Michael Brister Headed to National Biochemistry and Biology Conference

Fort Washington student is returning as last year's champion

NEWARK, DE (03/01/2012)(readMedia)-- When University of Delaware student Michael Brister won the undergraduate poster competition last year at the annual American Society of Biochemistry and Molecular Biology conference, he joined a long line of winners from UD.

In an article for ASBMB Today, a publication for the society, UD Prof. Hal White describes how students can be successful at these national conferences, and his advice comes from experience.

White, a professor of chemistry and biochemistry and the director of the Howard Hughes Medical Institute (HHMI) Undergraduate Science Education program on campus, has accompanied students to these conferences for the past decade, and in that time UD students have won more than double the awards received by students from any other university.

Brister, a senior biochemistry major and Honors Program student from Fort Washington, Pa., will compete again in the poster competition at the ASBMB annual Experimental Biology Meetings, which will be held this year in San Diego from April 21- 25.

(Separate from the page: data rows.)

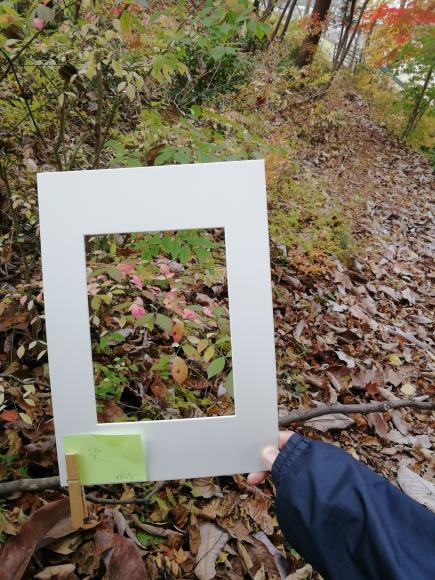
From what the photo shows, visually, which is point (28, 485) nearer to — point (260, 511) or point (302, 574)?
point (260, 511)

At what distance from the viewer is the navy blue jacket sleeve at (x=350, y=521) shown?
0.92 m

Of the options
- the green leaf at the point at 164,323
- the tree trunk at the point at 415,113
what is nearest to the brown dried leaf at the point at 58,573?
the green leaf at the point at 164,323

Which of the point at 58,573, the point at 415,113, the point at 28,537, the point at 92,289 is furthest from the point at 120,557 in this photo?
the point at 415,113

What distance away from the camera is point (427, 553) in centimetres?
93

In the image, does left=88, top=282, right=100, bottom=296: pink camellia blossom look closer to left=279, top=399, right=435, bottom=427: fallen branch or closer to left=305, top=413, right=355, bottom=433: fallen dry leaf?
left=279, top=399, right=435, bottom=427: fallen branch

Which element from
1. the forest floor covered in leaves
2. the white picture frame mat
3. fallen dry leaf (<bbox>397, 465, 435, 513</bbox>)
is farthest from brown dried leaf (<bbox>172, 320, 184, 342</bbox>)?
fallen dry leaf (<bbox>397, 465, 435, 513</bbox>)

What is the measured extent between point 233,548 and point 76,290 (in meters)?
1.28

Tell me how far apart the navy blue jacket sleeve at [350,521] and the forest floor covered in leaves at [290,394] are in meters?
0.72

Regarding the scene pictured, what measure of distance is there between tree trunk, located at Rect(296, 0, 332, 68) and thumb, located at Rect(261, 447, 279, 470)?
32.3 feet

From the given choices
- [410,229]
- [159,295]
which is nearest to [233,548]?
[159,295]

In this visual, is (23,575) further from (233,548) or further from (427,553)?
(427,553)

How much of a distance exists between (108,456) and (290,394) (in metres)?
1.57

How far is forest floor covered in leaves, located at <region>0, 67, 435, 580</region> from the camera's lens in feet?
4.90

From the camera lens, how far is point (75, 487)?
3.61 feet
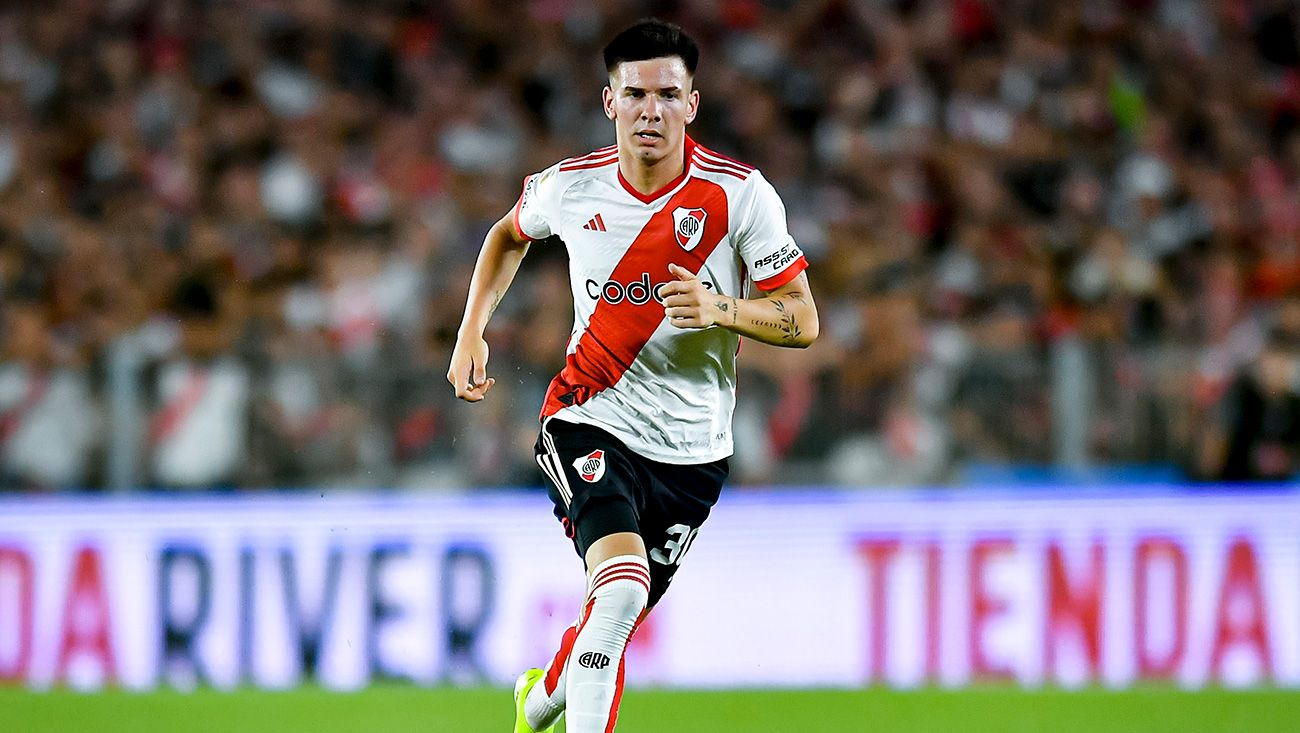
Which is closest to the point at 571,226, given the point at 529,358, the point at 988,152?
the point at 529,358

Eighteen other students, a record number of attendees from the University, will participate in the conference. The HHMI program coordinates and funds the students' participation in these conferences.

Brister, who was also a HHMI summer scholar, will again present his research conducted in the lab of Neal Zondlo, associate professor of chemistry and biochemistry. The research focuses on specific proteins implicated for their role in Alzheimer's disease and studies ways to prevent the proteins from taking on a disease function.

Brister said he was shocked when he won the competition last year, and while he is not looking to overwhelm himself with pressure to win again, he is preparing strategies to maximize the amount of lectures and symposiums he can attend during the short time frame of the conference.

"Going back in my second year, I have the advantage of knowing I need to do some planning before I go," Brister said.